SPRINGFIELD - Parents of victims and survivors in the shootings in Buffalo, N.Y., and Uvalde, Texas. will testify before a house committee next week as Congress debates what to do about gun violence.
The committee has started investigating five gunmakers responsible for manufacturing the semi-automatic weapons used in the shootings, where a combined 31 people were killed.
On Friday, Massachusetts Senator Ed Markey tried to apply his own pressure by going right to the front door of one of the country's most famous gun makers. Standing alongside gun safety advocates, he spoke in front of the Smith & Wesson headquarters in Springfield.
"More and more mass shooters murder more and more Americans with these assault weapons in hand," Markey said. "The AR-15 style assault weapons made right here at Smith and Wesson were used in mass shootings."
His remarks come on National Gun Violence Awareness Day and just one day after President Joe Biden addressed the nation, when he called for action after the recent shootings in Buffalo, Uvalde, and Tulsa, Oklahoma.
Echoing the president's remarks, Markey says now is the time to ban assault weapons and high-capacity magazine, and raise the legal age limit to purchase a firearm from 18 to 21 years old.
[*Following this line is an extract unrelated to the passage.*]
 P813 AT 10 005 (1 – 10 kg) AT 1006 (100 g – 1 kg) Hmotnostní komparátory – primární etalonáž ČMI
"An 18-year-old is considered an adult in the eyes of the law and should be able to do adult things, among them a purchasing a fireman," said Mike Harris, who is the Director of Public Policy for Gun Owners' Action League, the oldest and largest second amendment rights group in the state.
"Raising the age limit from 18 to 21, I don't know what that will do. Who knows if that would've prevented anything?" Harris said.
But Markey said the country can no longer wait.
"The death count is mounting. It is past time for action," he said.
During Friday's rally, Markey also called for safety training for first-time firearm applicants and holding gun manufacturers liable in being sued by family members affected by gun violence.